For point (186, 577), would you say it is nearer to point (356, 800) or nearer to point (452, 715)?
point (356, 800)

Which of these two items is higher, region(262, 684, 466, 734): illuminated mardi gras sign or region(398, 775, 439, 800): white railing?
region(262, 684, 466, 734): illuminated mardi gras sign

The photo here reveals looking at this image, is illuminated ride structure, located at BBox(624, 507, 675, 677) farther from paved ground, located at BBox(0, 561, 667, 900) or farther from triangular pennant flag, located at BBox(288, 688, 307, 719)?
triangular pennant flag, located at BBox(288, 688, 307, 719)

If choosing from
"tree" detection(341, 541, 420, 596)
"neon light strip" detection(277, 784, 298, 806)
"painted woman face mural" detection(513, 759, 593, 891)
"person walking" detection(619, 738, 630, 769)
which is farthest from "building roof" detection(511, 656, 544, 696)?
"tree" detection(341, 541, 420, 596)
##############################
**Given problem**
Write out the lines above, starting at the line that contains "Which of these" and ending with the final line, and nothing else; copy them exactly.

**Output**
Which of these two items is higher, region(262, 684, 466, 734): illuminated mardi gras sign or region(398, 775, 439, 800): white railing?
region(262, 684, 466, 734): illuminated mardi gras sign

The photo here reveals looking at this image, is illuminated ride structure, located at BBox(624, 507, 675, 677) farther from paved ground, located at BBox(0, 561, 667, 900) or farther from triangular pennant flag, located at BBox(288, 688, 307, 719)?
triangular pennant flag, located at BBox(288, 688, 307, 719)

If choosing from
"tree" detection(341, 541, 420, 596)
"neon light strip" detection(277, 784, 298, 806)
"painted woman face mural" detection(513, 759, 593, 891)
"person walking" detection(619, 738, 630, 769)
which is farthest from "building roof" detection(511, 656, 544, 696)?
"tree" detection(341, 541, 420, 596)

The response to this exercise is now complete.